Growing up in a very open family, my mother never shied me away from her bevy of gay friends: men who were loud, abrasive yet charming, funny, witty, and everything "normal" men weren't - I loved them. After the death of my father, I yearned for a male in my life;  and in some weird way they were exactly what I needed. They exuded femininity more than any woman I knew but you KNEW they were men - they were strong without signs of forced or excessive masculinity. They walked the fine line at times, with some women heartbroken after realizing that their love would ultimately be un-requited. They ultimately settled with being their "hags" instead - a fair consolation prize for any homosexual loving woman. From those early experiences, I realized that gay men  - make me laugh effortlessly, check me when necessary and were my support system without question.

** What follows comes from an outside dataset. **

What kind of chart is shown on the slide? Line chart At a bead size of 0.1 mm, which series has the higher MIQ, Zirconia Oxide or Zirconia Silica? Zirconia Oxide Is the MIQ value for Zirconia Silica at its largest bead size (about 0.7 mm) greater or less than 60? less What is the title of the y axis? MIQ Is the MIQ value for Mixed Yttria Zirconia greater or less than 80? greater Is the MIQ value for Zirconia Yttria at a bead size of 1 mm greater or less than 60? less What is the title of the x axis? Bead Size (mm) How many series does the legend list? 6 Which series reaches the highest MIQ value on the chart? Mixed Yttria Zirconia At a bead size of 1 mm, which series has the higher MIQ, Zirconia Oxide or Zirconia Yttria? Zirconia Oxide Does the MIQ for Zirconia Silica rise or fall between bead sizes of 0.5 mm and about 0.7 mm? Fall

Lesbians for me represented the evolution of the modern day woman. "She" never looked the same: masculine, feminine - an enigma. Lesbians break the barriers of "women-oriented" roles and set a tone for what some men wish they could be. I watched female friends struggle with the barrage of "penis-envy" insults and drawn out conversations of being told to get married and have kids. A lot of lesbians DO want marriage and kids - penis not included.

In my early 20's, my entire existence was centered around my gay friends. Those were best damn days of my life. Christopher Street, Stonewall, Chi Chi's, The Warehouse, Escuelitas - I was a frequent in the gay club scene. DJ's knew me by name, the go go boys blew me kisses, and the Queens chatted me up between sets. The same with lesbian centered events. Upon meeting my first transgender friend, I instantly sympathized with the idea of feeling trapped in the wrong body. Imagine living your life in a body you feel doesn't belong to you.

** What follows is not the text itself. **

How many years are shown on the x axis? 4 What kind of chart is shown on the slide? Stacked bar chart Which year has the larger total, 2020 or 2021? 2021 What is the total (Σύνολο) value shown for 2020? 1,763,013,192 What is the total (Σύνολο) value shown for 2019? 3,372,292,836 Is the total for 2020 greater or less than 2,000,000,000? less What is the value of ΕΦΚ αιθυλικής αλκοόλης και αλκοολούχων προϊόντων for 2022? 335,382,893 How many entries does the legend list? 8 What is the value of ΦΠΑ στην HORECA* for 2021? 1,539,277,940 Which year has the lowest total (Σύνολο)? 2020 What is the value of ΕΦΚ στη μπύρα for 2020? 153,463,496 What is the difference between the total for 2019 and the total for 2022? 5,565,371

These people's struggles were BEYOND any dramatic episode I ever endured.  And despite any short-comings - they manage to live as happily as they possibly can. It's absolutely admirable. Their courage intimidates hate-mongers, giving them reason to fight against them so ignorantly. With the recent surge in the mainstream media of celebs publicly outing themselves, organizing and participating in California's Proposition 8 protests and participating in the "No H8" campaign, it is slowly becoming "acceptable" to openly live an "alternative lifestyle."

Shows like "The L Word," "Queer As Folk," and "Noah's Ark," shattered the stereotypical images of homosexual living and we rejoiced in the imagery of finally being recognized as human. To see the "real" of same sex relationships and the struggle with acceptance, it gives light to the stereotype of "choosing" to be gay. These shows breathed life into the gay movement as we held viewing parties, and mourned when these shows were taken off the air, settling for whatever "gay character added to Rom com" show the networks were kind enough to give us.  Thank God for new shows like "The Real L Word," and channels like LOGO, a channel that some might call solace.

With an entire week to celebrate, we will spend this week discussing gay culture and its influence in the Big Apple. From the history of the Stonewall Riots of 1969 to the 2010 NYC Pride Parade taking place on Sunday, June 27th, She's So New York celebrates LGBT pride with our friends and family and will continue to fight for the day when same sex loving people can love as freely and as openly as possible.